Se Francisca desperta mais atenção, sua inquietude interditada espelha na cena o olhar do filme, que se recusa insistentemente a dar mais. Onde se espera um drama ou atitude mais agressiva nos rumos das personagens – como a cena em que Neguinho (Wederson Neguinho), colega de trabalho de Francisca, vai dormir na casa da portuguesa, deixando no ar algum tipo de flerte – Marília Rocha repõe o filme em certa estabilidade. Persiste no gesto e no olhar, em rodear as personagens e tentar apreender as energias que Francisca transmite a Teresa e vice-versa. Como Francisca afirma, a alegria de Teresa em estar na capital mineira, que ela não sente mais, é contagiante. Este contágio é mais como ideia ou sorriso de canto de boca, em pequenos reflexos que não alteram a dinâmica suave das cenas. Mantendo certa frugalidade do cotidiano, da vida compartilhada entre duas amigas tão próximas, mas tão distantes, A Cidade Onde Envelheço é registro desse (re)encontro, mas também um olhar da câmera a conhecer as personagens. A atenção aos corpos das atrizes e uma interação agudamente sensualista entre as duas e a câmera criam um desejo de ver mais e ficar a acompanhar essa vida de sensações e deslocamentos pela aparência das coisas.

A cidade ganha a potência de casca simbólica das relações. Quando a música de Jards Macalé entra para expressar a última lufada de sensações de Francisca com a cidade, a câmera se desloca pelas ruas apontando para fachadas de prédios e a parte visível do centro de Belo Horizonte para quem habita as ruas, sem adentrar os interiores. São nos espaços internos que as moças podem se resguardar e se expressar livremente, rimando Teresa e Francisca com a pequena comunidade de mulheres de Curralinho de A Falta que Me Faz, que se afasta do corpo social para confessar-se à câmera. Aqui não há confissão, há existência. Se ambas têm uma sociabilidade restrita ao longo do filme, isso é mais por dificuldade pessoal que por amarras conjunturais, pois, em sua intimidade acompanhada pela câmera, a dupla discute sobre a imigração, a esperança, os costumes locais, os acabamentos de um apartamento que pretendem alugar.
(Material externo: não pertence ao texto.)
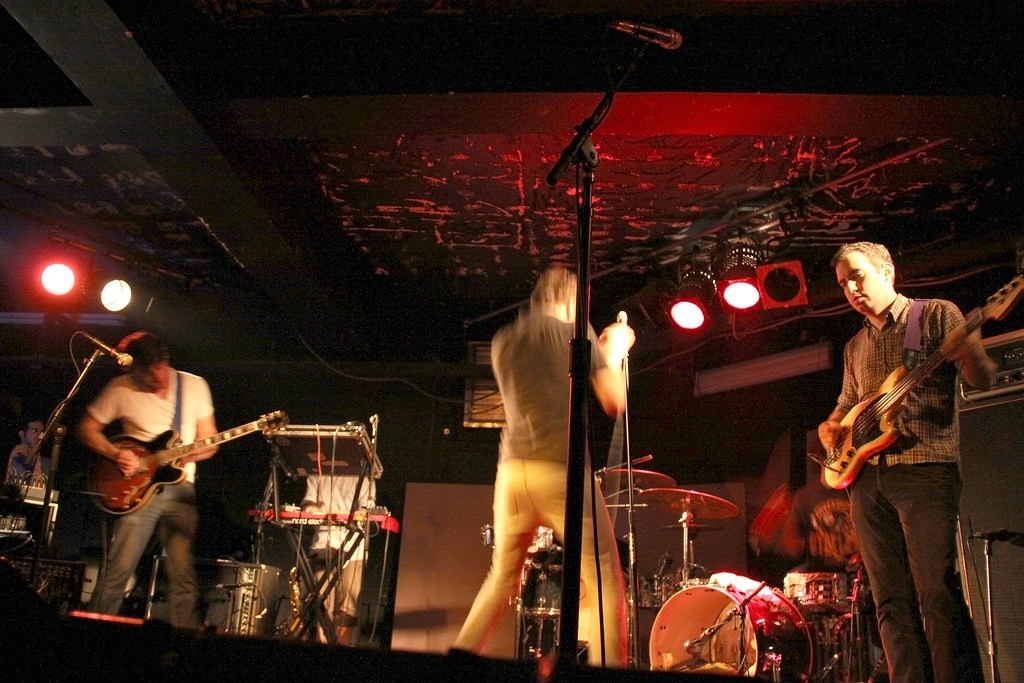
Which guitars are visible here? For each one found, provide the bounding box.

Esses jogos de interações e forças, encontros mais intensos ou apenas ocasionais com colegas de trabalho, amigos recentes ou desconhecidos – e a cena em que Neguinho dorme na sala do apartamento da duas e Teresa chega de uma noitada completamente bêbada, se conhecendo numa situação trivial e bastante cômica, é talvez o exemplo mais potente das possibilidades de encontro – se firma numa atração entre câmera, atrizes e nas energias trocadas entre esse trio, realizando um projeto de cinema sensorial clairedenisiano, especialmente em suas obras de feição mais doméstica como 35 Doses de Rum (2008). Contudo, por mais epidérmico, fluido e íntimo que o olhar da cineasta francesa possa ser, a troca entre suas personagens extravasam o âmbito doméstico e permite antever certas questões que estão além das paredes e objetos de uma casa ou da pele das personagens, como a imigração e as relações sociais de uma certa comunidade, em geral conflituosa com outro grupo. Aqui, o olhar sensível para o frugal, que se nega a avançar para além das energias, cria um cotidiano fechado para o contexto social. Isso não parece questão ao filme, mas é patente que é a dimensão subjetiva a motivadora da melancolia de Francisca, e não qualquer outra coisa envolvendo relações com o Brasil ou sua dificuldade de sociabilidade. Ou ainda de Teresa, que não parece ter vida para além de seus amigos de balada e a casa de Francisca – o trabalho e as dificuldades financeiras não participam dessas coisas… Há uma leveza ao encontrar a cidade que se contrapõe ao peso do real do grosso da produção recente do cinema brasileiro, mas essa delicadeza encontra seus limites ao reduzir a realidade das ruas que percorre a uma membrana de aparência entre as personagens e o mundo.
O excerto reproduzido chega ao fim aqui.